Records for this task ▸

########

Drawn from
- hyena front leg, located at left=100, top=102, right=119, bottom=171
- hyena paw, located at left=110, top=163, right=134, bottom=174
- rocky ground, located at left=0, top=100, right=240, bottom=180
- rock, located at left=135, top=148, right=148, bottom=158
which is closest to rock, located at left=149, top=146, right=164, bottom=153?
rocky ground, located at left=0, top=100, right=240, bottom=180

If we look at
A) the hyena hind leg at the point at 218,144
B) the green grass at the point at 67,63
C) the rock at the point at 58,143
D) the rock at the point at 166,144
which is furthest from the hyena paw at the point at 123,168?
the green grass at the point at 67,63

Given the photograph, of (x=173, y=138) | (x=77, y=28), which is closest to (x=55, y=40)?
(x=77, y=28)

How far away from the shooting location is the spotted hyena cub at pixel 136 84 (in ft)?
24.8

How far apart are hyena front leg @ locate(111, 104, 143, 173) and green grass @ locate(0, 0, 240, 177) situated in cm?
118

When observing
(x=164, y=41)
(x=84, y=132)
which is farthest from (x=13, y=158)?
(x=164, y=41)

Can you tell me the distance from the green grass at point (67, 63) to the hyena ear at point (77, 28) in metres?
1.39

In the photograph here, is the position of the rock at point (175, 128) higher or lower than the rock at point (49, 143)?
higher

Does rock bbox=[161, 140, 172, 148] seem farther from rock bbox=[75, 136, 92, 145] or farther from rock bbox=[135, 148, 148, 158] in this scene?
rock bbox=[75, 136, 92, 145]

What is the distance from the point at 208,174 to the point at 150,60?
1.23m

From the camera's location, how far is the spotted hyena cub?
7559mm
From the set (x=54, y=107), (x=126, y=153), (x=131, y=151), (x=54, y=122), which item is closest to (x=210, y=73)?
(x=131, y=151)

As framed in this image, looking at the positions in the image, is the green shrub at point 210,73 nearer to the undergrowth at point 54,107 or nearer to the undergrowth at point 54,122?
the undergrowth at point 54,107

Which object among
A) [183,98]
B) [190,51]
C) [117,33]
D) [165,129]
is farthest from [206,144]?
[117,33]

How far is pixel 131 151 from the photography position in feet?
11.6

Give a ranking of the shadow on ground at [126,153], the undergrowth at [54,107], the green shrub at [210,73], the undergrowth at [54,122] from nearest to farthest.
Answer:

########

Requirements ▸
Reproduce the entire listing above word for word, with no changes.

Worked solution ▸
Drawn from
- hyena front leg, located at left=100, top=102, right=119, bottom=171
- hyena paw, located at left=110, top=163, right=134, bottom=174
- rocky ground, located at left=0, top=100, right=240, bottom=180
- rock, located at left=135, top=148, right=148, bottom=158
which is closest to rock, located at left=149, top=146, right=164, bottom=153?
rocky ground, located at left=0, top=100, right=240, bottom=180

If we look at
A) the hyena hind leg at the point at 218,144
B) the green grass at the point at 67,63
C) the rock at the point at 58,143
D) the rock at the point at 166,144
which is furthest from the hyena paw at the point at 123,168?
the green grass at the point at 67,63

Given the photograph, of (x=173, y=138) | (x=77, y=28), which is closest to (x=55, y=40)?
(x=77, y=28)

How far away from the shooting location is the spotted hyena cub at pixel 136 84 (in ft)?
24.8

How far apart are hyena front leg @ locate(111, 104, 143, 173) and green grass @ locate(0, 0, 240, 177) situated in cm?
118

When observing
(x=164, y=41)
(x=84, y=132)
which is farthest from (x=13, y=158)?
(x=164, y=41)

Can you tell me the distance from the green grass at point (67, 63) to the hyena ear at point (77, 28) in metres?
1.39

In the photograph here, is the position of the rock at point (175, 128) higher or lower than the rock at point (49, 143)?
higher

Does rock bbox=[161, 140, 172, 148] seem farther from rock bbox=[75, 136, 92, 145] or farther from rock bbox=[135, 148, 148, 158] in this scene?
rock bbox=[75, 136, 92, 145]

What is the distance from the point at 208,174 to the point at 150,60?
1.23m

From the camera's location, how far is the spotted hyena cub?
7559mm
From the set (x=54, y=107), (x=126, y=153), (x=131, y=151), (x=54, y=122), which item is closest to (x=210, y=73)?
(x=131, y=151)

As framed in this image, looking at the positions in the image, is the green shrub at point 210,73 nearer to the undergrowth at point 54,107 or nearer to the undergrowth at point 54,122?
the undergrowth at point 54,107

Which object among
A) [183,98]
B) [190,51]
C) [117,33]
D) [165,129]
is farthest from [206,144]?
[117,33]

How far is pixel 131 151 from the photography position in feet?
11.6

Give a ranking of the shadow on ground at [126,153], the undergrowth at [54,107], the green shrub at [210,73], the undergrowth at [54,122] from nearest to farthest.
Answer:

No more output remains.